Your assignment
Find every line in the entries that holds the string "draad" and report it.

Source material
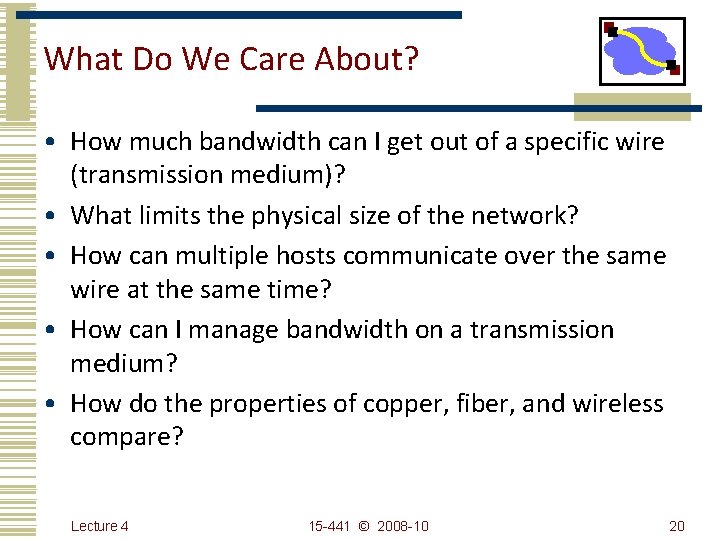 What Do We Care About?

• How much bandwidth can I get out of a specific wire (transmission medium)?
• What limits the physical size of the network?
• How can multiple hosts communicate over the same wire at the same time?
• How can I manage bandwidth on a transmission medium?
• How do the properties of copper, fiber, and wireless compare?

Lecture 4

15-441 © 2008-10

20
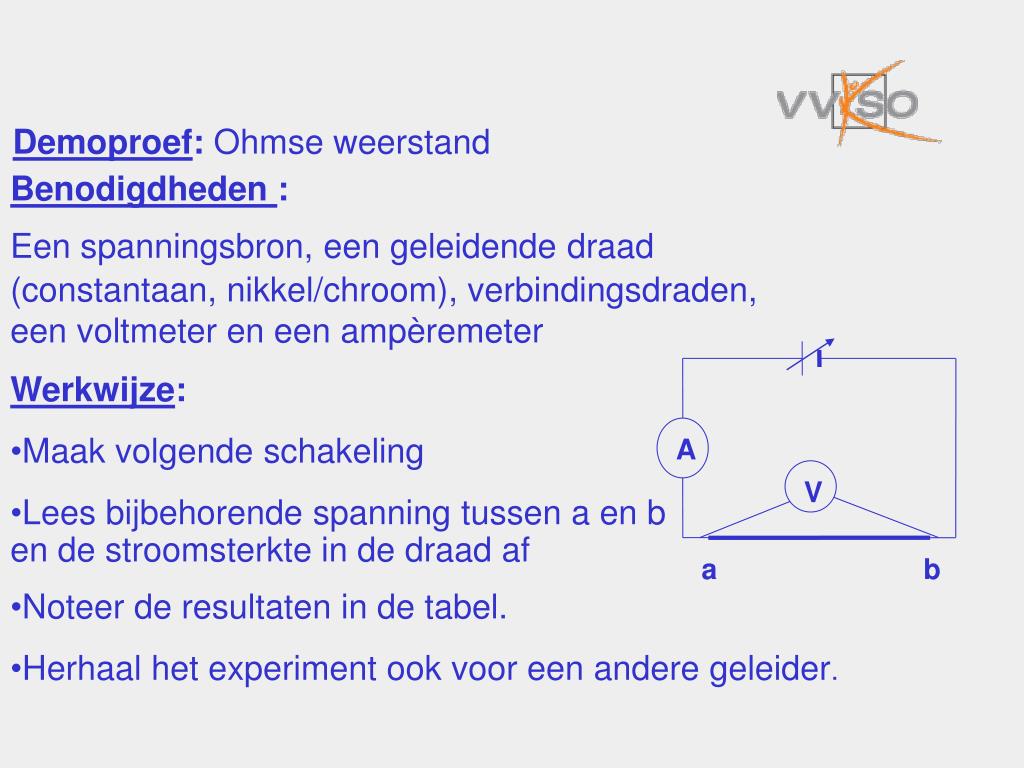 VVKSO

Demoproef: Ohmse weerstand

Benodigdheden :

Een spanningsbron, een geleidende draad (constantaan, nikkel/chroom), verbindingsdraden, een voltmeter en een ampèremeter

Werkwijze:

•Maak volgende schakeling

•Lees bijbehorende spanning tussen a en b en de stroomsterkte in de draad af

•Noteer de resultaten in de tabel.

•Herhaal het experiment ook voor een andere geleider.

A

V

a

b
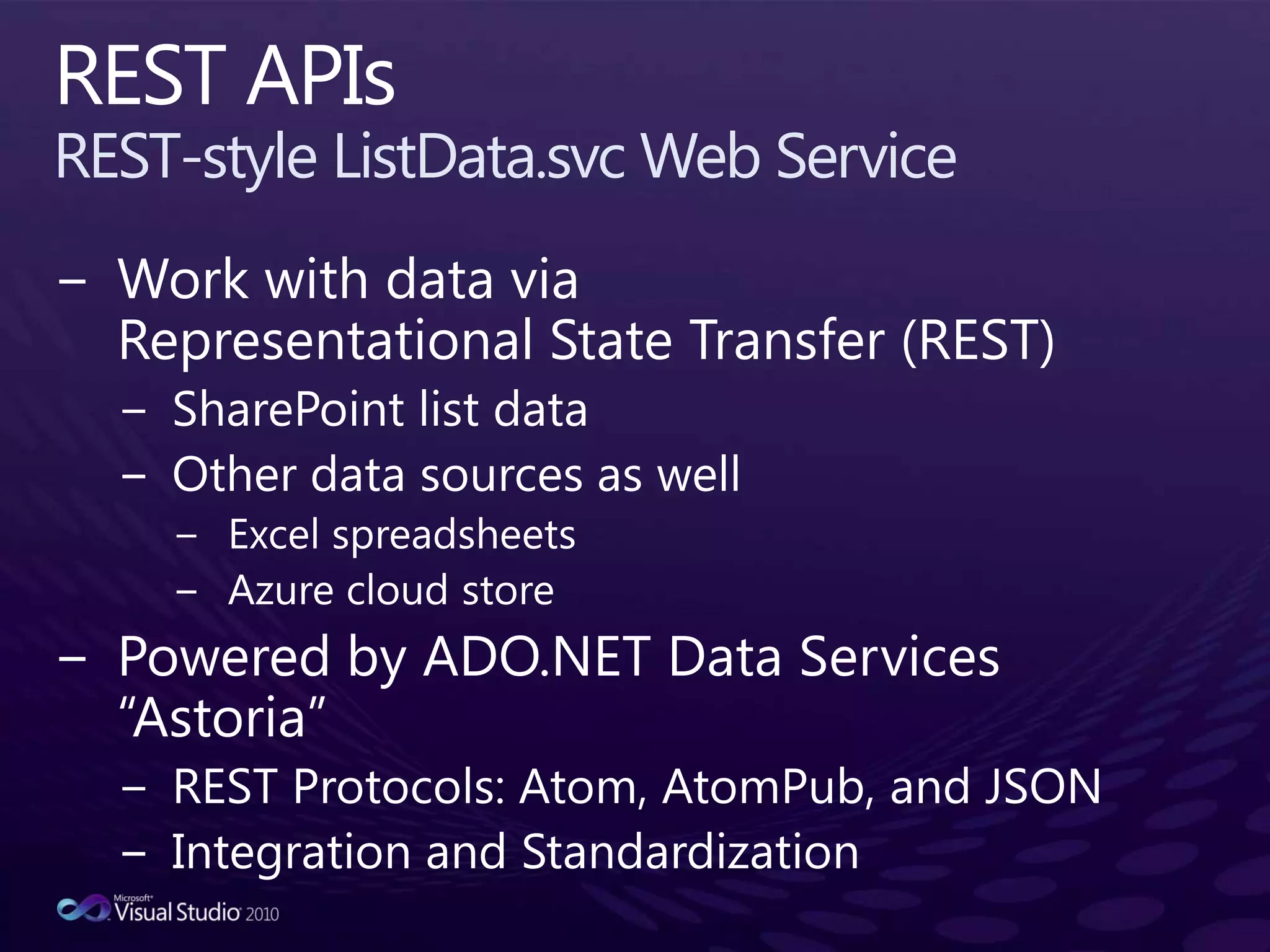 REST APIs
REST-style ListData.svc Web Service

– Work with data via Representational State Transfer (REST)
– SharePoint list data
– Other data sources as well
– Excel spreadsheets
– Azure cloud store
– Powered by ADO.NET Data Services "Astoria"
– REST Protocols: Atom, AtomPub, and JSON
– Integration and Standardization

Microsoft Visual Studio 2010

Task result
Een spanningsbron, een geleidende draad (constantaan, nikkel/chroom), verbindingsdraden, een voltmeter en een ampèremeter
•Lees bijbehorende spanning tussen a en b en de stroomsterkte in de draad af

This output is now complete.